"La Vie Hospitalière"

dimanche 27 octobre 2019

Fécamp : une biographe recueille la parole de patients en fin de vie


Dans les couloirs du centre hospitalier du Pays des Hautes Falaises à Fécamp (Seine-Maritime), Magalie Verdet a ses habitudes. Elle n’est pourtant ni médecin ni patiente. Mais cela fait maintenant plus de trois ans qu’elle y officie une journée par semaine au sein de l’unité de soins palliatifs qui dépend du groupement hospitalier de territoire Estuaire de la Seine. 
Son statut ? Biographe hospitalier. Une fonction encore méconnue, puisqu’il en existe moins d’une vingtaine en France.
Plus qu’un métier, c’est une vocation pour celle qui a longtemps été bénévole auprès des malades en fin de vie : « La rencontre avec Valéria Milewski, de l’association Passeur de mots, passeur d’histoires, a été décisive. Je me suis formée pour recueillir la parole de gens qui parfois n’ont pas l’habitude de la prendre. Et qui savent pour la majorité d’entre eux que ce sera leur dernier témoignage. »
« Je suis là pour rattacher le fil des souvenirs »
Ce qui n’est parfois pas simple. « A Cergy-Pontoise (Val-d’Oise), j’ai accompagné une jeune mère qui se savait condamnée. Lorsqu’elle me racontait son histoire, c’était parfois difficile mais ses yeux me disaient Ne me lâche pas ! Je veux que mes enfants aient cette trace de moi. »
Entièrement gratuit pour le patient, ce travail nécessite en premier lieu son adhésion. « On ne force personne. On propose à nos malades cet échange avec le biographe hospitalier lorsque l’on sent que cela pourra leur être bénéfique. Pas pour leur famille ou à des fins documentaires. Mais pour eux », assure Vinciane Olivier, médecin référent à Fécamp pour ce projet.
Intégrée à l’équipe soignante, Magalie Verdet intervient ensuite au rythme du malade au fil des semaines. « On peut se voir cinq ou six fois. Parfois plus. Chacun raconte ce qu’il veut, parle de son travail, de sa famille. C’est parfois décousu, mais je suis là pour rattacher le fil des souvenirs. »

#### Items fournis
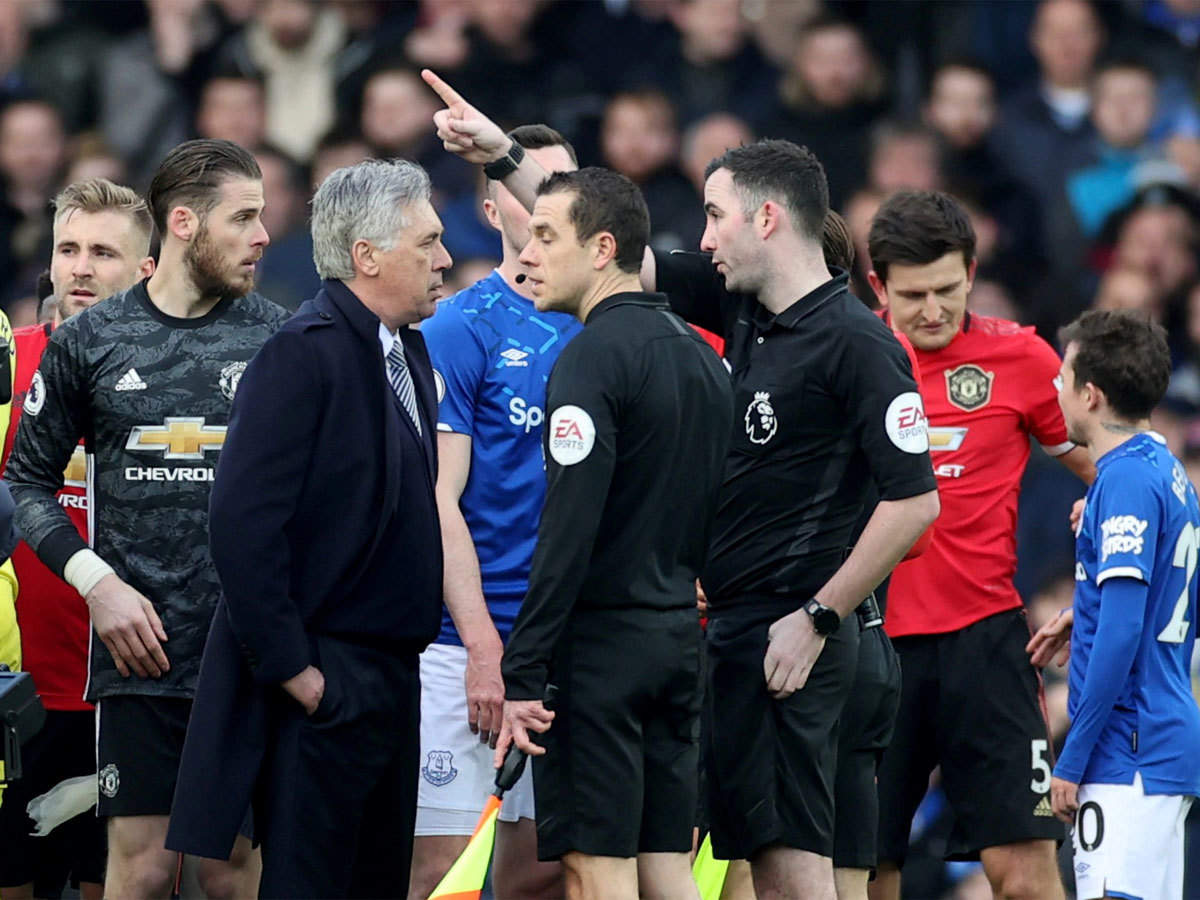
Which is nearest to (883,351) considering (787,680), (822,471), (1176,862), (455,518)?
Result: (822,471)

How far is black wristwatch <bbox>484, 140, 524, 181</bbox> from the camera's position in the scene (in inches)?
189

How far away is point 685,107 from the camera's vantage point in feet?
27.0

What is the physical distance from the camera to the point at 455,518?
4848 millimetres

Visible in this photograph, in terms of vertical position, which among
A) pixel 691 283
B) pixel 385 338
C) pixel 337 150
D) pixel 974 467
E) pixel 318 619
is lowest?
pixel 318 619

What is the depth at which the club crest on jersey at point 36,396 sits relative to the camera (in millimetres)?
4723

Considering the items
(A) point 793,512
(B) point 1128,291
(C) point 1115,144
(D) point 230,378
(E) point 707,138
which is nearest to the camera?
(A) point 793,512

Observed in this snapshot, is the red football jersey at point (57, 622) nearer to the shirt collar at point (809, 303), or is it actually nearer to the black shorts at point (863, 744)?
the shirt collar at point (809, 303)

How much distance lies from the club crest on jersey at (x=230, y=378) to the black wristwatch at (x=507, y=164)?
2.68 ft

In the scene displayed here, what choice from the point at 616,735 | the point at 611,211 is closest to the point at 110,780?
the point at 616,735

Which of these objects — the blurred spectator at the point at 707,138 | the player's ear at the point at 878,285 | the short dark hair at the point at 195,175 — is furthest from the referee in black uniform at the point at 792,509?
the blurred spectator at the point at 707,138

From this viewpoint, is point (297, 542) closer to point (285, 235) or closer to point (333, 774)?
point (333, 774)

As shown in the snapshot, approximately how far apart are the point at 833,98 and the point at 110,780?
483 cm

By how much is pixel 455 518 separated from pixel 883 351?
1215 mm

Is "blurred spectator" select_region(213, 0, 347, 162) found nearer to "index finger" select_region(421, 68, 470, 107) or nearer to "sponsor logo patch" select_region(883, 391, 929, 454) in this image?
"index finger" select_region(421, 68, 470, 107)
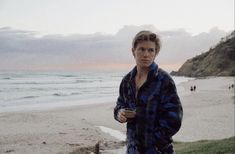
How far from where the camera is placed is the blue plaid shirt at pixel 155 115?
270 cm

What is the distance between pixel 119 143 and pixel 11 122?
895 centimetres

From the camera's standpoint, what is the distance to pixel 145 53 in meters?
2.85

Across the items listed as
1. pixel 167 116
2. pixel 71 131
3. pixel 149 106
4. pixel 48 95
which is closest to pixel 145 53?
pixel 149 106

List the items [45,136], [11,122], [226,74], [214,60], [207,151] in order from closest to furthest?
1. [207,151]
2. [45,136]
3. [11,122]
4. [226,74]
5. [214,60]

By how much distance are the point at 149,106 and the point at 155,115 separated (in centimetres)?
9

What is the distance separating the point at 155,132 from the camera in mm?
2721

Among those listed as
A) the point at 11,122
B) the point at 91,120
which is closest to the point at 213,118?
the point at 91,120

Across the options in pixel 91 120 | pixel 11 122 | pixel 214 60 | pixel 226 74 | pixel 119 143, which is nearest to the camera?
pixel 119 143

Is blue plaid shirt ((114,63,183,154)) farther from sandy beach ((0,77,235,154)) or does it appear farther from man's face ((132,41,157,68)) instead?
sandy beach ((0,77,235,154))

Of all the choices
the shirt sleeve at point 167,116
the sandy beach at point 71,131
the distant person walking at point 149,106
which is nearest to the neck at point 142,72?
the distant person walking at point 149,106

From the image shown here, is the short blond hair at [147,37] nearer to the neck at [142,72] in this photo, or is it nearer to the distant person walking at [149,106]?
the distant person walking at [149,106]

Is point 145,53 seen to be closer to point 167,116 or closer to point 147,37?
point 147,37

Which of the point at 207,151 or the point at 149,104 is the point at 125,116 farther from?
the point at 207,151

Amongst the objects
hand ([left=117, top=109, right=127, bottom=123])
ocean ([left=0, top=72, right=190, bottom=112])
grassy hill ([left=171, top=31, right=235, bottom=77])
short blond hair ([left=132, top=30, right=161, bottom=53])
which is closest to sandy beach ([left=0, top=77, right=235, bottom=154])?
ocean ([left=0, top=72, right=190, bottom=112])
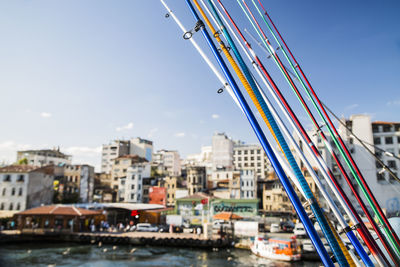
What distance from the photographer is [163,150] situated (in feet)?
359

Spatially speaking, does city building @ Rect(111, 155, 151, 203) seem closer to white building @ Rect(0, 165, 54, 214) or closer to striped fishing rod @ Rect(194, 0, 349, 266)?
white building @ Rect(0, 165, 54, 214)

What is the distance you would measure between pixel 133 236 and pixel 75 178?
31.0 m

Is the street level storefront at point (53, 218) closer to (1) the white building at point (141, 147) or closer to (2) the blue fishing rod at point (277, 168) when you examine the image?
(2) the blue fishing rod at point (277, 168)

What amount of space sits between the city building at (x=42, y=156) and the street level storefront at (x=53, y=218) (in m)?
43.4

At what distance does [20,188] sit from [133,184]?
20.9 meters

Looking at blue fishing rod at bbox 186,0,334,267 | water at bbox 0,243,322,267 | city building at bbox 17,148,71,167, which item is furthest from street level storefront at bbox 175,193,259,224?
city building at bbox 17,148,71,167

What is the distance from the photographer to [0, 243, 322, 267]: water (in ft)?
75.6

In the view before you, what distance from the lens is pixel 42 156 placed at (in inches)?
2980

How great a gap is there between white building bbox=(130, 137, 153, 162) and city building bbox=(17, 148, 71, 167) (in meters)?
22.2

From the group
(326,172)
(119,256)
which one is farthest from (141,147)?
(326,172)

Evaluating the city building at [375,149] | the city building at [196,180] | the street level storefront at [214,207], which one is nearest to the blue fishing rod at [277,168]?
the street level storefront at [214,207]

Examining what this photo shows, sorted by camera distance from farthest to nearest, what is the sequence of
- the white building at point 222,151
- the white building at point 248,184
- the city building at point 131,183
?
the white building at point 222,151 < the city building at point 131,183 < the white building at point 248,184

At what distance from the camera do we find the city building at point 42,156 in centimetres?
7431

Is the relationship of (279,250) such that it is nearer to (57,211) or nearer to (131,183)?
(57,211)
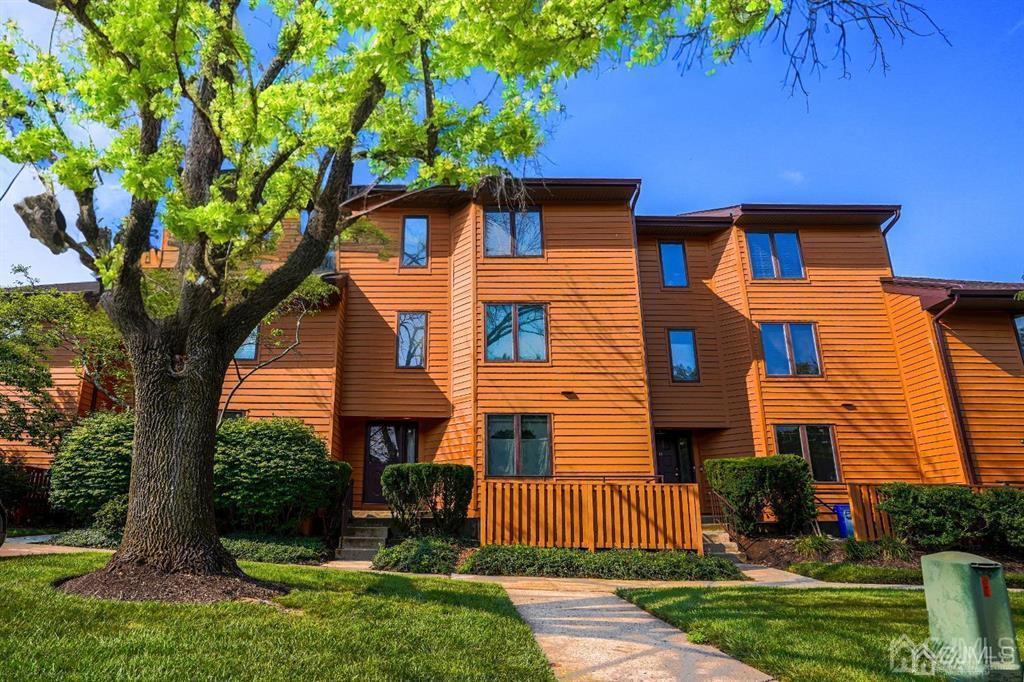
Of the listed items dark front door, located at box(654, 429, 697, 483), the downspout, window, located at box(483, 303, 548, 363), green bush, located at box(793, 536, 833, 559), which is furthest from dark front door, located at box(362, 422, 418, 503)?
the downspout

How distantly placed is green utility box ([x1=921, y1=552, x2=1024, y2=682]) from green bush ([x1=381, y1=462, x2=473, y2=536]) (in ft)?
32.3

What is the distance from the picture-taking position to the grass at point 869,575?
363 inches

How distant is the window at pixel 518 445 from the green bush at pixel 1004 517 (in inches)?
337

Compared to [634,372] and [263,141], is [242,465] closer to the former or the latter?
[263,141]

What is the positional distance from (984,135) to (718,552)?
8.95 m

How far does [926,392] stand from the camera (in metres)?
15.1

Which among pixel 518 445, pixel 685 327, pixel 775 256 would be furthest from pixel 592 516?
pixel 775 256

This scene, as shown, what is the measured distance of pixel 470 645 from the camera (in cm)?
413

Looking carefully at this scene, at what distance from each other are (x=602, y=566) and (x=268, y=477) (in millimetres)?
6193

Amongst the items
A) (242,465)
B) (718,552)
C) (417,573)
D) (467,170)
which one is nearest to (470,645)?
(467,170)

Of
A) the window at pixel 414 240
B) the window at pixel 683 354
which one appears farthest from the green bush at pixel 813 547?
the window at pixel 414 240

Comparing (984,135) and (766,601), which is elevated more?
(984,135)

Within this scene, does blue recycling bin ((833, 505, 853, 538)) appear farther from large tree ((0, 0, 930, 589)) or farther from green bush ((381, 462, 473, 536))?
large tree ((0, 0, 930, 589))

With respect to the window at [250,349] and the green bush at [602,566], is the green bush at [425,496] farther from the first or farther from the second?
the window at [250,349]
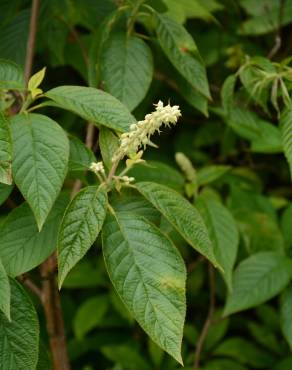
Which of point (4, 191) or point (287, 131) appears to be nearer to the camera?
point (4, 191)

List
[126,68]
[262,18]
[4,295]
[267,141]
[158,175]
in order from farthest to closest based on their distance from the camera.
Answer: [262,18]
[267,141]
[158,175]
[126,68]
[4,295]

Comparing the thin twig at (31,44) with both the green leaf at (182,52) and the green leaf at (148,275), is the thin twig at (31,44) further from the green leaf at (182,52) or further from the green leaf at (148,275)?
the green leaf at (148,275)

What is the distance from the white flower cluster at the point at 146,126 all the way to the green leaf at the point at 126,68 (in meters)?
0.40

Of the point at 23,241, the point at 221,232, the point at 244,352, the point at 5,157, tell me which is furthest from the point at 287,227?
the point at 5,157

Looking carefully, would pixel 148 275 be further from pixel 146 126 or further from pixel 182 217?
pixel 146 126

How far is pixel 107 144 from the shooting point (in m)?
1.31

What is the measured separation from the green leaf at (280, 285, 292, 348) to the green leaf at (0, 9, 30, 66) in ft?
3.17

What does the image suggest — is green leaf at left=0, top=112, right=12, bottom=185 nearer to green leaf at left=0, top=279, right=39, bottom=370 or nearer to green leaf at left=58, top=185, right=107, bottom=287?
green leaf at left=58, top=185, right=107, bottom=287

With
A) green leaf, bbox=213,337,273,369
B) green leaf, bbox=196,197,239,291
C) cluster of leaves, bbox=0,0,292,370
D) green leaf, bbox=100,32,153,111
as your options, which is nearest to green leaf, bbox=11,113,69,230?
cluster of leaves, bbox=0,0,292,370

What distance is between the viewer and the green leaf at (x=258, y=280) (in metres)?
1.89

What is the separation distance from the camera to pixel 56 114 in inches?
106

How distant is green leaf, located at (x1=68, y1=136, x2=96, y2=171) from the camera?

#### Questions à traiter
(1) D'après l'article sur la biographe hospitalière de Fécamp, combien de biographes hospitaliers exercent en France ?
(2) Prolongez l'article sur la biographe hospitalière de Fécamp au-delà de sa dernière phrase.

#### Corrigé
(1) Il en existe moins d'une vingtaine en France.

(2)
À quelques encablures de la Manche, Magalie Verdet rencontre souvent d’anciens pêcheurs ou leurs femmes. « Des histoires de terre-neuvas, j’en ai entendu. Je suis presque devenue une spécialiste. On se rend compte à leur contact de la dureté de leur vie… »
« Ils oublient leur état ou la douleur »
Finalement, un livre est édité. Et offert au malade lui-même ou à ceux à qui il voulait le donner s’il est décédé. « Certains sont très fiers de faire ce livre. Ils y mettent beaucoup de cœur et oublient leur état ou la douleur le temps de nos échanges. »
Dans ce territoire du Caux maritime où, comme le souligne Vinciane Olivier, « les gens ne se livrent pas facilement », la confiance met parfois du temps à être accordée. « Mais lorsque le lien se fait, c’est souvent très intense », constate Magalie Verdet. « Il y a beaucoup de joie aussi. On rit souvent… C’est une fenêtre qui s’ouvre sur autre chose que la maladie. »
Même s’ils sont difficilement quantifiables, les résultats sont visiblement là. À tel point que, comme l’explique Gilles Lavenu, directeur adjoint, « l’hôpital de Fécamp a décidé de reconduire la mission de notre biographe hospitalier car nous sommes convaincus de son intérêt ». Un investissement d’environ 10.000 euros pour une nouvelle année. Le coût d’instants fugaces de bien-être qui n’ont pas de prix.